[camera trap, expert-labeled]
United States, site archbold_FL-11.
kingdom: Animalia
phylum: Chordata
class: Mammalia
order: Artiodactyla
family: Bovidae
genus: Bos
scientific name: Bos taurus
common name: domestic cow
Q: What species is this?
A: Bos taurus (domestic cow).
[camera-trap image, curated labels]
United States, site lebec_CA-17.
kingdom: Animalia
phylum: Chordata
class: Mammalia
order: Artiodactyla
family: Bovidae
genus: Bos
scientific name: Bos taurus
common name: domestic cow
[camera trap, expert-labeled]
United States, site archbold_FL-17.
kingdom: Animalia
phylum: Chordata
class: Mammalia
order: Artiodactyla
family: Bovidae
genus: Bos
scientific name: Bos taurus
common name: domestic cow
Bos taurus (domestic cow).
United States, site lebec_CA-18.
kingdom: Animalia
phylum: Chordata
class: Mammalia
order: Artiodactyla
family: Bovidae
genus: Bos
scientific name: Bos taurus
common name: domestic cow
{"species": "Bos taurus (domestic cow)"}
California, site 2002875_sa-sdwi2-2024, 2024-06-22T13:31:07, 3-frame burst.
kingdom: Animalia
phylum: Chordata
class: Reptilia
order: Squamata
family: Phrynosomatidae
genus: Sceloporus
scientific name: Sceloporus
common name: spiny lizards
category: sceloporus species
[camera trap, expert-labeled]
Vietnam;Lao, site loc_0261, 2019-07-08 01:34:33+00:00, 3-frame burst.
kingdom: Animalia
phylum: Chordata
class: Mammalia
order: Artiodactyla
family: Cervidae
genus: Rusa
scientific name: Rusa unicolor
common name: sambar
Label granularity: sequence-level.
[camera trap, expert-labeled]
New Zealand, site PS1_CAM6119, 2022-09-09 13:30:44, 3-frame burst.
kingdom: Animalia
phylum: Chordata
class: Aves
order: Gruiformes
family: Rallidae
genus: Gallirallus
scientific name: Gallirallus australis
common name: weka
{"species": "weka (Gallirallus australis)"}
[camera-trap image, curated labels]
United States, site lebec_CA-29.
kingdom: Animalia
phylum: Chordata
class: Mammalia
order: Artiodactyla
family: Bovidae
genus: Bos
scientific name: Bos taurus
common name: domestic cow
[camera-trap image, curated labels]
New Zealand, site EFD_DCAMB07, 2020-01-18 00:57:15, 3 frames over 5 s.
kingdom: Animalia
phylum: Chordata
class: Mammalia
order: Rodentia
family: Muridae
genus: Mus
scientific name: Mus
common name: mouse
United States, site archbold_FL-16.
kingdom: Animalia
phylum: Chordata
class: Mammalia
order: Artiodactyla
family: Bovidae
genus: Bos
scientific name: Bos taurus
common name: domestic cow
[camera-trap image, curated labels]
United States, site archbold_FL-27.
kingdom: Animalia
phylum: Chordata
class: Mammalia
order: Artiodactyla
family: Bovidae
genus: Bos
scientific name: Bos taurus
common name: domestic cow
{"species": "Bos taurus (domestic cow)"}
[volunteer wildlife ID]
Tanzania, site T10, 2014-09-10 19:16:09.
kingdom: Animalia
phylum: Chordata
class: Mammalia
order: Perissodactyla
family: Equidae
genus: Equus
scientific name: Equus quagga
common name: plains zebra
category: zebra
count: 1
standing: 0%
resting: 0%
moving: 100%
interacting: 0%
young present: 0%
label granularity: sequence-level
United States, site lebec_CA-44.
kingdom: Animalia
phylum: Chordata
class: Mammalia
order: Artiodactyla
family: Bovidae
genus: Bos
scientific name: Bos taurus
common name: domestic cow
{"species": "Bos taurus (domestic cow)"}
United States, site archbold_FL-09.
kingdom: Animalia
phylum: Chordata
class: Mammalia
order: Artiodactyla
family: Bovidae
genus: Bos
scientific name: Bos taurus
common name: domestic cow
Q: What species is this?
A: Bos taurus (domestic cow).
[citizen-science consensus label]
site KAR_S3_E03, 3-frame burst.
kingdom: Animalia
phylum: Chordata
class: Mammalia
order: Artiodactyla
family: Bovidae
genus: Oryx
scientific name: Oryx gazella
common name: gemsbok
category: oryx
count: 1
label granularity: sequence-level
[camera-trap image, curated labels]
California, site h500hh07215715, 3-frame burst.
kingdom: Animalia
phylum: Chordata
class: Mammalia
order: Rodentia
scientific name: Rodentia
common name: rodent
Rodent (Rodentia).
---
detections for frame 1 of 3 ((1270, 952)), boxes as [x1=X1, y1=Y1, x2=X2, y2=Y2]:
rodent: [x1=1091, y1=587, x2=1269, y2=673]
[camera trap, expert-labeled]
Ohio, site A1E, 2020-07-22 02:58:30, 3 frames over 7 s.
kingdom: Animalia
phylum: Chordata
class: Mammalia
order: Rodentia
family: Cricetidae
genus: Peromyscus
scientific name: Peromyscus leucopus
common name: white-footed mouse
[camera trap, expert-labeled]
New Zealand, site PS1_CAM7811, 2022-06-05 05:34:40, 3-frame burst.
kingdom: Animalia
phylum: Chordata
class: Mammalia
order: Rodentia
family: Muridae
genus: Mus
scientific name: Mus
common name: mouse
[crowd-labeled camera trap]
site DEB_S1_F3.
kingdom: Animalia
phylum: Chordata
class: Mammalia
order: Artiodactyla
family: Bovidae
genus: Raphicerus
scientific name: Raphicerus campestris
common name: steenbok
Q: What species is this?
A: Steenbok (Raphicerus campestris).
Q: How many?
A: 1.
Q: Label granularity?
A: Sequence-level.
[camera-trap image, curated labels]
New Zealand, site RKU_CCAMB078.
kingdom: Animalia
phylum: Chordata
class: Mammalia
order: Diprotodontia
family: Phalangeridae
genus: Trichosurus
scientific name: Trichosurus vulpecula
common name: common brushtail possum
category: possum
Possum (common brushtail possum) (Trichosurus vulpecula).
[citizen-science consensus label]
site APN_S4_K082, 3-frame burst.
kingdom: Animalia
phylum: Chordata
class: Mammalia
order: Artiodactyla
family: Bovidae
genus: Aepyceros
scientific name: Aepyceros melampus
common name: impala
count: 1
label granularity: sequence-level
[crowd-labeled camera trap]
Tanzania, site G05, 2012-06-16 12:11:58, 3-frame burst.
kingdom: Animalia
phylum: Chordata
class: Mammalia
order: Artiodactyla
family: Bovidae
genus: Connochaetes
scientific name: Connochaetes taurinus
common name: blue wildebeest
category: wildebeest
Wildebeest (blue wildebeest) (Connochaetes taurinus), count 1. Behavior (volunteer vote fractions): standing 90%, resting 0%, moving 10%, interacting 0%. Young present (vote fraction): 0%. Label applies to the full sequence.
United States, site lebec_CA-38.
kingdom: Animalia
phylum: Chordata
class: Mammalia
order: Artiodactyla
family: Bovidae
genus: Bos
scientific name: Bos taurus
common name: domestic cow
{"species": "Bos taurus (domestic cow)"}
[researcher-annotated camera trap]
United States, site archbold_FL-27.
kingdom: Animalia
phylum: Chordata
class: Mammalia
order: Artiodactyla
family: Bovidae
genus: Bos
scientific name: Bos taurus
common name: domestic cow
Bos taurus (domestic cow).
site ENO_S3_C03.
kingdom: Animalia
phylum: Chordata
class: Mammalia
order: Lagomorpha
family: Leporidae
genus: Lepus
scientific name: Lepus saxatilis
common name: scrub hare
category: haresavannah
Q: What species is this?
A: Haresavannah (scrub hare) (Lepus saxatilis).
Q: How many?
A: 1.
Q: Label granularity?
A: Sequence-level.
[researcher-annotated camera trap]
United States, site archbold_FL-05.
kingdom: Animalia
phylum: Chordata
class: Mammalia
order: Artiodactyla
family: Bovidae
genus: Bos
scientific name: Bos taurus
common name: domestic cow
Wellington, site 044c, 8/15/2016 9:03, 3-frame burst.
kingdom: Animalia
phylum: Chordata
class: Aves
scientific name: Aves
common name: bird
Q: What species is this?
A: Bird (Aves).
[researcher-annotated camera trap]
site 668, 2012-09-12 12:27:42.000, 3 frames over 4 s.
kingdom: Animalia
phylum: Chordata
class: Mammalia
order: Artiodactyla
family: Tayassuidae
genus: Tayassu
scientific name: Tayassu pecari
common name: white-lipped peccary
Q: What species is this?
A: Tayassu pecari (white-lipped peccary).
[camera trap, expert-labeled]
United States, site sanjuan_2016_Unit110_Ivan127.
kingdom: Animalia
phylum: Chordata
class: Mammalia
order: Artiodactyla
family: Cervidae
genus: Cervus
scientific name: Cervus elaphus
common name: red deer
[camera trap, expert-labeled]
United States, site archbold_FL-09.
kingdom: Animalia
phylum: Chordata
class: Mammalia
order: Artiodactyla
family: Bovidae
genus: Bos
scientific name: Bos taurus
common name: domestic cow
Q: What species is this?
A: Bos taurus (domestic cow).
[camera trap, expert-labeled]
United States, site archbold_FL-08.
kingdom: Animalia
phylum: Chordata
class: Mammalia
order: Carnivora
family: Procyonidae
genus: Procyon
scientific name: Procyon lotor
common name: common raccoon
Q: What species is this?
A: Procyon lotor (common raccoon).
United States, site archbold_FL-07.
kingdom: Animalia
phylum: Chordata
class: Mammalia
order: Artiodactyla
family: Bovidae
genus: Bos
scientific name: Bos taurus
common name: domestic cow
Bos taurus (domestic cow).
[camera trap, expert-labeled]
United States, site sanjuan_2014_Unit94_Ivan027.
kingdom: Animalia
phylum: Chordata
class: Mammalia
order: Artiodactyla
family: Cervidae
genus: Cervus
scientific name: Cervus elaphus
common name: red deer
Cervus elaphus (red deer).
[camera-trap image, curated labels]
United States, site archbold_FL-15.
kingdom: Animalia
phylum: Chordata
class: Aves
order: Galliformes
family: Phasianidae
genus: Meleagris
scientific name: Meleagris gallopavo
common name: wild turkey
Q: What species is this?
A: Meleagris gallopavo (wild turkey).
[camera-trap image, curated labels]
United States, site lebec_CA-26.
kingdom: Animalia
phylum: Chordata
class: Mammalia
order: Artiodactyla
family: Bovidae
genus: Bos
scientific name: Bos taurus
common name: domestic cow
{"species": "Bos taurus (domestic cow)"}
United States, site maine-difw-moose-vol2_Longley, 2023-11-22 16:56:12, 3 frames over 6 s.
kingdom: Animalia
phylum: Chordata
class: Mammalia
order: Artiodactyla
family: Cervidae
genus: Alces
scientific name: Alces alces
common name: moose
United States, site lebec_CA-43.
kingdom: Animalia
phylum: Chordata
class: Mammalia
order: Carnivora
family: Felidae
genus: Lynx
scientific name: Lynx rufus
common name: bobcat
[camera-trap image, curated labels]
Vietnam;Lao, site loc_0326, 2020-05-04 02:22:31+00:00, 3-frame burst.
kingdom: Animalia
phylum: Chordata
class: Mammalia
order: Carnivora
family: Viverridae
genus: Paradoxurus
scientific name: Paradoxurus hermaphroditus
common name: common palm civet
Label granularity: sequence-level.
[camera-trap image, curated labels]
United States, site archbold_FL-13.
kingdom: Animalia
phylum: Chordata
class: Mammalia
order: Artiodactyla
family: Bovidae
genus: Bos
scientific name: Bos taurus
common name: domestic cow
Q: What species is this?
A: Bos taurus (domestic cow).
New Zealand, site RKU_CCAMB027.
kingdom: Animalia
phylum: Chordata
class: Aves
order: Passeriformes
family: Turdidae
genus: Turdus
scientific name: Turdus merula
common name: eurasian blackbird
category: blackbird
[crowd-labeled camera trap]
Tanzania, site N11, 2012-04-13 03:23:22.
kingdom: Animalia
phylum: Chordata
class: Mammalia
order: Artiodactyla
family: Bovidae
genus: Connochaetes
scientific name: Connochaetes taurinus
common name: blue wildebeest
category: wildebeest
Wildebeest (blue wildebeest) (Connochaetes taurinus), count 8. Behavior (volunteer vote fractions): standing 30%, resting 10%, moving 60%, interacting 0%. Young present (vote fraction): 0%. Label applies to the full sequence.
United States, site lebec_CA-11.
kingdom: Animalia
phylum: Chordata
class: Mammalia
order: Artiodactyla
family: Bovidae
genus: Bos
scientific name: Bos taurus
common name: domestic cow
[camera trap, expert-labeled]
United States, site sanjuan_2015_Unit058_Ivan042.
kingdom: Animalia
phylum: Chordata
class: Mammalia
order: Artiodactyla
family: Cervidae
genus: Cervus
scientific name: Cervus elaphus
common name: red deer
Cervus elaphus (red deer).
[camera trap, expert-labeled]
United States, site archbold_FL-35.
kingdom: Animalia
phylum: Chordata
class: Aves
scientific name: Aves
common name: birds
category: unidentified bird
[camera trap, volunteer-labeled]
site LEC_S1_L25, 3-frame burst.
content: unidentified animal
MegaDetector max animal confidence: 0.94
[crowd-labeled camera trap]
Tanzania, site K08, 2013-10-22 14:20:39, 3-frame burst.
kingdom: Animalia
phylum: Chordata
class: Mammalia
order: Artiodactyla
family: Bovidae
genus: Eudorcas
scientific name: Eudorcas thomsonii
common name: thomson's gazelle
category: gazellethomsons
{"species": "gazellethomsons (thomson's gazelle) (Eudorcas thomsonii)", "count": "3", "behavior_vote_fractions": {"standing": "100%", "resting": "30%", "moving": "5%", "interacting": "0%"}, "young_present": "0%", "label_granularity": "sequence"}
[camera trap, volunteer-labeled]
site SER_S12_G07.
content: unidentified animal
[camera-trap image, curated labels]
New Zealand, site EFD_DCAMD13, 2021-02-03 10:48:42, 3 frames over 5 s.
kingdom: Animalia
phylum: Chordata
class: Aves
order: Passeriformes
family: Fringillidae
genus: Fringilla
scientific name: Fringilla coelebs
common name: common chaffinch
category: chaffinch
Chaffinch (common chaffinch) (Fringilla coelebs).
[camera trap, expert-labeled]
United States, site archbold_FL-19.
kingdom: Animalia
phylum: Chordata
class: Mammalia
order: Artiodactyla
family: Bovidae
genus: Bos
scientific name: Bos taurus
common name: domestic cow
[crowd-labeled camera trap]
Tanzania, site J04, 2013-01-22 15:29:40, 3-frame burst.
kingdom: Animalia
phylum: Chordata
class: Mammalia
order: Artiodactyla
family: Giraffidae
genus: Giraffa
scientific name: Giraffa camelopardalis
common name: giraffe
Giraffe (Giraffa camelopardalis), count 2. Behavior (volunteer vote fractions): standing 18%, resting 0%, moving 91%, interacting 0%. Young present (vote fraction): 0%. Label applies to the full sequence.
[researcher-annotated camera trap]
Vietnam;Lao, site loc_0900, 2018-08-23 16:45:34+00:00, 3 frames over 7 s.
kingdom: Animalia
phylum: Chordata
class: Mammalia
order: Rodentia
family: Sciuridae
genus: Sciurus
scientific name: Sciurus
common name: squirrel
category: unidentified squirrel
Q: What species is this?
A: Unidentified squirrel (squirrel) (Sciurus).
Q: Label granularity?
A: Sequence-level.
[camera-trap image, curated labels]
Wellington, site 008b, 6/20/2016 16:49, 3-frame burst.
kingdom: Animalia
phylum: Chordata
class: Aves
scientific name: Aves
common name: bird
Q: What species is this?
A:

Task directions ▸ Which lines in the records above contain the word "gazellethomsons"? Return each of them.

Task output ▸
category: gazellethomsons
{"species": "gazellethomsons (thomson's gazelle) (Eudorcas thomsonii)", "count": "3", "behavior_vote_fractions": {"standing": "100%", "resting": "30%", "moving": "5%", "interacting": "0%"}, "young_present": "0%", "label_granularity": "sequence"}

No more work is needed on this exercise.